Weight Space Representation Learning on Diverse NeRF Architectures¶

Conference: ICLR 2026 arXiv: 2502.09623 Code: Available (link provided in paper) Area: 3D Vision / NeRF Keywords: NeRF, weight space, graph meta-network, contrastive learning, architecture-agnostic

TL;DR¶

This paper proposes the first representation learning framework capable of processing weights from diverse NeRF architectures (MLP / tri-plane / hash table). By combining a Graph Meta-Network (GMN) encoder with a SigLIP contrastive loss, it constructs an architecture-agnostic latent space, enabling classification, retrieval, and language-grounded tasks across 13 NeRF architectures, with generalization to architectures unseen during training.

Background & Motivation¶

Background: NeRF encodes 3D information into network weights. Methods such as nf2vec and Cardace et al. perform downstream tasks (classification, retrieval) by processing NeRF weights, but are restricted to a single NeRF architecture family (MLP-only or tri-plane-only).
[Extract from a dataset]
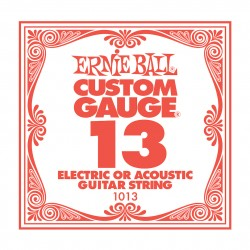 Ernie Ball EB-1012 el-/acoustic guitar .013 enkelt-streng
Limitations of Prior Work: The rapid diversification of NeRF architectures (MLP → tri-plane → hash table) requires a new processing framework to be designed for each new architecture, severely limiting practical applicability.

Key Challenge: The weight structures of different NeRF architectures differ substantially (MLP weight matrices vs. planar features vs. hash tables), making it non-trivial to construct a unified representation space.

Goal: Design an architecture-agnostic NeRF weight processing framework that maps representations of the same object across different NeRF architectures to nearby points in latent space.

Key Insight: Leverage Graph Meta-Networks (GMN) to convert arbitrary NeRF weights into parameter graphs, which are then processed by a GNN.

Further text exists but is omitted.